Information shown:
● ● ● ● ●

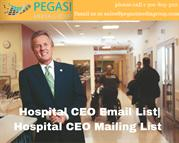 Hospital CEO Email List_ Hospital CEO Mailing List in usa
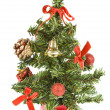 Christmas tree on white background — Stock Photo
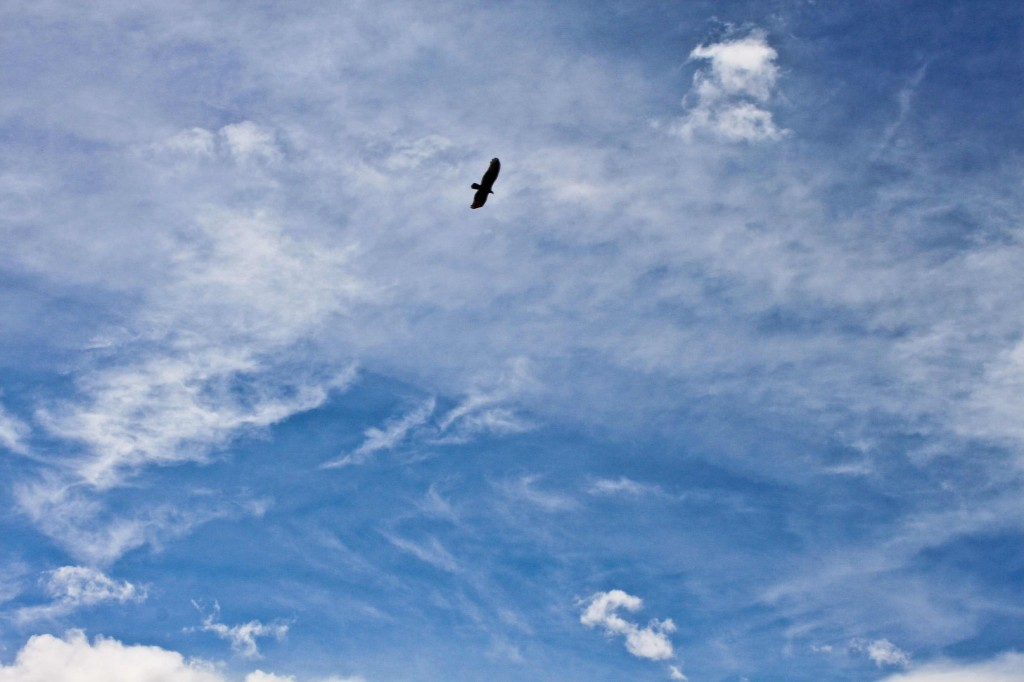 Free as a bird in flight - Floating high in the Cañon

● ● ● ● ●

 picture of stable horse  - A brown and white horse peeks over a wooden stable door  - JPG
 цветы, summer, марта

● ● ● ● ●

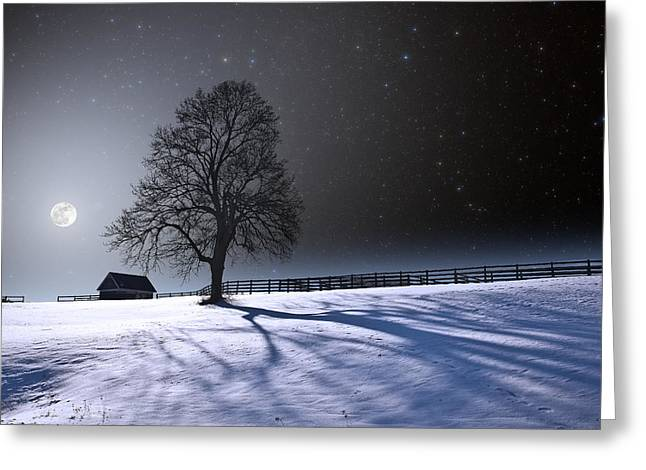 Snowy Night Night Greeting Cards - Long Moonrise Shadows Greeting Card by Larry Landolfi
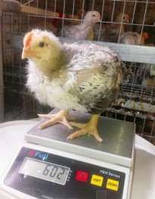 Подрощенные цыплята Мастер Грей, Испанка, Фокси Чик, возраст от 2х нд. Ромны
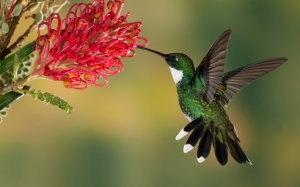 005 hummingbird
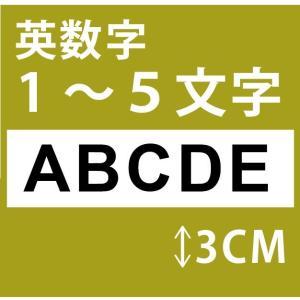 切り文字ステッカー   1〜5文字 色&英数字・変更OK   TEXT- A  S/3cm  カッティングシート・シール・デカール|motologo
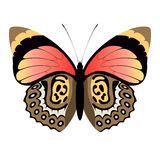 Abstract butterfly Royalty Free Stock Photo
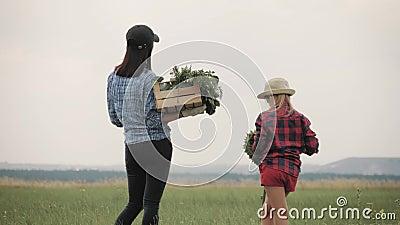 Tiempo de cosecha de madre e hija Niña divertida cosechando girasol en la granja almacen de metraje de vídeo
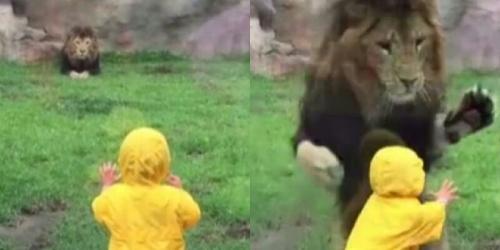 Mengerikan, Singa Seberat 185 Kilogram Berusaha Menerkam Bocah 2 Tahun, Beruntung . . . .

● ● ● ● ●

Problem details: Above are records with pictures. Reproduce exactly only the lines from the line with "005 hummingbird" through the line with "Mengerikan, Singa Seberat", both ends included, and leave the pictures out.

Exercise response:
 005 hummingbird
 切り文字ステッカー   1〜5文字 色&英数字・変更OK   TEXT- A  S/3cm  カッティングシート・シール・デカール|motologo
 Abstract butterfly Royalty Free Stock Photo
 Tiempo de cosecha de madre e hija Niña divertida cosechando girasol en la granja almacen de metraje de vídeo
 Mengerikan, Singa Seberat 185 Kilogram Berusaha Menerkam Bocah 2 Tahun, Beruntung . . . .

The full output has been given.